Music

The Cumnock Tryst

Cumnock and Auchinleck, East Ayrshire

Keith Bruce

five stars

THERE are many models for Sir James MacMillan’s autumn music festival – the choral and chamber music church concerts of the Lammermuir and East Neuk Festivals, and especially the combination of community involvement and top professional performers established by a composer of an earlier generation at Orkney’s St Magnus Festival – but the Cumnock Tryst has very quickly established an identity all of its own.

That unique style was palpable in the atmosphere of Friday evening’s Trinity Church concert by the trio led by violinist Nicola Benedetti with Leonard Elschenbroich and Alexei Grynyuk. It is superfluous to talk of the communication and empathy at the heart of this established group, so revel instead in the rich tone of Elschenbroich’s cello of the third movement of Ravel’s Trio in A Minor and the way Grynyuk’s piano drove the finale of Brahms’ Trio No1 in B, and how Benedetti and her partner so eloquently enjoy the wit of the Duetti d’Amore written for them by Mark Anthony Turnage.

On Saturday afternoon, the forces gathered in Auchinleck’s lovely Parish Church numbered close on 150 for the Scottish premiere of Cecilia McDowall’s Stabat Mater, a beautifully constructed work that had the young women of the RSNO Junior Chorus at its pivotal point, bracketed by solo arias from baritone Leigh Melrose, with the young professionals of Genesis Sixteen (edition five) bolstering the community voices of the Festival Chorus at its opening and profoundly moving close.
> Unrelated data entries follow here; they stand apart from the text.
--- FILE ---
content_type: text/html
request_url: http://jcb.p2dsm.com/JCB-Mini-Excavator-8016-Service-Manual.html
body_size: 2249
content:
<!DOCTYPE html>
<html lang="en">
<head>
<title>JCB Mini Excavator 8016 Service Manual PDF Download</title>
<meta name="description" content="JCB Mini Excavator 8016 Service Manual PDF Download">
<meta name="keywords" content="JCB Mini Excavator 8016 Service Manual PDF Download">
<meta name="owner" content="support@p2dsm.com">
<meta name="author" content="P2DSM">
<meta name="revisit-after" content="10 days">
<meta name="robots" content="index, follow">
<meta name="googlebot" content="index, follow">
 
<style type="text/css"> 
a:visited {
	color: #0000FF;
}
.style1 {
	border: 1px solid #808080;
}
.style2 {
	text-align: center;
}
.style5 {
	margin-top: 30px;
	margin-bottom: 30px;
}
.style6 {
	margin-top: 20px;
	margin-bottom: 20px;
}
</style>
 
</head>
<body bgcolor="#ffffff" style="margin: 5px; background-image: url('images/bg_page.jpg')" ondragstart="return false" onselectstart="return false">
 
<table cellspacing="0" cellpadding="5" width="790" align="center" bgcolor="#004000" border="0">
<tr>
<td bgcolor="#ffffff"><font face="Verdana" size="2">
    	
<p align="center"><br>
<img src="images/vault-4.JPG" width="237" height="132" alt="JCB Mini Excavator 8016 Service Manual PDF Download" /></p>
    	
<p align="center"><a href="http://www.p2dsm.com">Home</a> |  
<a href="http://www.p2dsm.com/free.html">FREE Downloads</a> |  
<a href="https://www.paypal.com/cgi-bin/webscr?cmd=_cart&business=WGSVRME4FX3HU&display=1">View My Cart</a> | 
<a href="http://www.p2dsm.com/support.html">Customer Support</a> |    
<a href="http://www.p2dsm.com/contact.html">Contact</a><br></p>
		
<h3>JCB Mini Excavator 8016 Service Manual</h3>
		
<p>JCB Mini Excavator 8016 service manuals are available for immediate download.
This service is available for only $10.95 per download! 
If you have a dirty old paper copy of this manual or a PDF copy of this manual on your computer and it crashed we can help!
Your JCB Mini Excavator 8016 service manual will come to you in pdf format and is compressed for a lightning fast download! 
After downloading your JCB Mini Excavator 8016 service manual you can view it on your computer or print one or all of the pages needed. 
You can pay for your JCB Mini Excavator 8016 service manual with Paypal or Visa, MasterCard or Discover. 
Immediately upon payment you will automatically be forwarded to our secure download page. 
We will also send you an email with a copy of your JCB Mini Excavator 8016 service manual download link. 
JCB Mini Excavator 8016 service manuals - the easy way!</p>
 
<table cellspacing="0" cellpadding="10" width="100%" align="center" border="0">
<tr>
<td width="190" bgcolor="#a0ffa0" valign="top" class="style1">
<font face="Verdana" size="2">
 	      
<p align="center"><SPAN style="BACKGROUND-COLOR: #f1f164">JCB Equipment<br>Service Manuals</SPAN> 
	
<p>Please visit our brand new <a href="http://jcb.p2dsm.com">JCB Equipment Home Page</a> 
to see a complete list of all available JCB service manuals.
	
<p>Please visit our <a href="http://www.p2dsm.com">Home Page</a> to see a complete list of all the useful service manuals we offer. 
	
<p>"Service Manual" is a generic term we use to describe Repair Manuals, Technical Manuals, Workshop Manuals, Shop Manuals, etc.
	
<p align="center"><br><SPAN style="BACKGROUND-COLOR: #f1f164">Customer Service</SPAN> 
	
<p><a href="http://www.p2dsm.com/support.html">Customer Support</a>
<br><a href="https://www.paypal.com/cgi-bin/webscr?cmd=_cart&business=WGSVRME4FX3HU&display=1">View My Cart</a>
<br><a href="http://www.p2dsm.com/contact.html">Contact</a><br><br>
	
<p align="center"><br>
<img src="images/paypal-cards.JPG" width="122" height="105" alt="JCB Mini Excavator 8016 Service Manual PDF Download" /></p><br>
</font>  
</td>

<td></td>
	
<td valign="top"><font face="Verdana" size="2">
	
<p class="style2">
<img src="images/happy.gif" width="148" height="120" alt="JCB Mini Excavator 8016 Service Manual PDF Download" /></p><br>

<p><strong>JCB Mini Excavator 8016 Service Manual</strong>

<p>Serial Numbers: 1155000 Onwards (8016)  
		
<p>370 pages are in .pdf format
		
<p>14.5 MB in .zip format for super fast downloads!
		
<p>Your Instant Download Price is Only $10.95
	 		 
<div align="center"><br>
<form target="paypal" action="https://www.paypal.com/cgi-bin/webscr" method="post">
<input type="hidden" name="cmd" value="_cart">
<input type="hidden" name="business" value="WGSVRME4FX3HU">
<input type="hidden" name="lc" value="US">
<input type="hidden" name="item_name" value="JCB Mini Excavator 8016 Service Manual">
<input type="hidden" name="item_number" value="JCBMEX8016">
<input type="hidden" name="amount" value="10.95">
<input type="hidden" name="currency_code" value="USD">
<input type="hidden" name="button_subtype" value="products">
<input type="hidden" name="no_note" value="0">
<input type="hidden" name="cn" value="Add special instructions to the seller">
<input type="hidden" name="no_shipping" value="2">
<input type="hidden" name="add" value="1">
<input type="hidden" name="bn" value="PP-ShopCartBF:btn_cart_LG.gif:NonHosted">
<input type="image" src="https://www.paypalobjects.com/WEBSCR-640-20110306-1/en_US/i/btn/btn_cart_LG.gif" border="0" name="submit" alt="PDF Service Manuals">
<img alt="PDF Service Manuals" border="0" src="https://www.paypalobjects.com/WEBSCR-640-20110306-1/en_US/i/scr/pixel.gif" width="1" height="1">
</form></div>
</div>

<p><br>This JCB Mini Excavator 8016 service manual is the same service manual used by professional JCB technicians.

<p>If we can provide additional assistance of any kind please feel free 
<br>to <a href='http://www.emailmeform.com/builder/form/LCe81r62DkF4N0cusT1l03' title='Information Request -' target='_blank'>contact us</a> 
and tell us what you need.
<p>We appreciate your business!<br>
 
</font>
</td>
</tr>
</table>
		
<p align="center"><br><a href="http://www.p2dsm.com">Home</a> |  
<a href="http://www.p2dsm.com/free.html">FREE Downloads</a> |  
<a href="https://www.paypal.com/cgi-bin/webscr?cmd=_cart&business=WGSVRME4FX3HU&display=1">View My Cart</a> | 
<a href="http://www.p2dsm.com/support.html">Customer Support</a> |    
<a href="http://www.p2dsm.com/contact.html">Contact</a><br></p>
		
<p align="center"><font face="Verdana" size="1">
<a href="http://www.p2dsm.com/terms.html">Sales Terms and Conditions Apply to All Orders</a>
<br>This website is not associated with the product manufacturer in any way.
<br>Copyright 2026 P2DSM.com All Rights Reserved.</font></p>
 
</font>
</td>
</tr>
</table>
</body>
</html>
Conductor Eamonn Dougan then showed the full range of capabilities of those voices at the start of their careers, when Genesis Sixteen presented their own programme in St John’s Church in Cumnock. The relationship between the Tryst and the training academy for The Sixteen now seems an established annual ingredient of the Festival, supported by the Genesis Foundation, but here was the junior ensemble’s first full concert. A very cleverly selected quartet of “Scottish” works (by Kenneth Leighton, Robert Ramsey, MacMillan and Maxwell Davies) sat at its core, but there was space for excursions into very Sixteen territory of early music rarities as well as contemporary works by Roderick Williams and Arvo Part.

The more intimate atmosphere of Cumnock Old Parish Church was the venue for a showcase of even newer works with five pieces penned for the Tryst by composition students at the Royal Conservatoire of Scotland premiered by their highly accomplished colleagues of the RCS Music Lab. There was not a weak effort among them, but Charles Baumstark’s saxophone duo and Max Welton’s mischievous jazz appropriations in Victrola will remain in my own mind longest.

The late evening Festival Club in the Dumfries Arms Hotel has its own unique Tryst atmosphere too, more mellow than its Kirkwall equivalent. The musicianship of the Causeway Trio (Friday) and the Jackie Oates Band (Saturday) was an un-showy delight in both cases.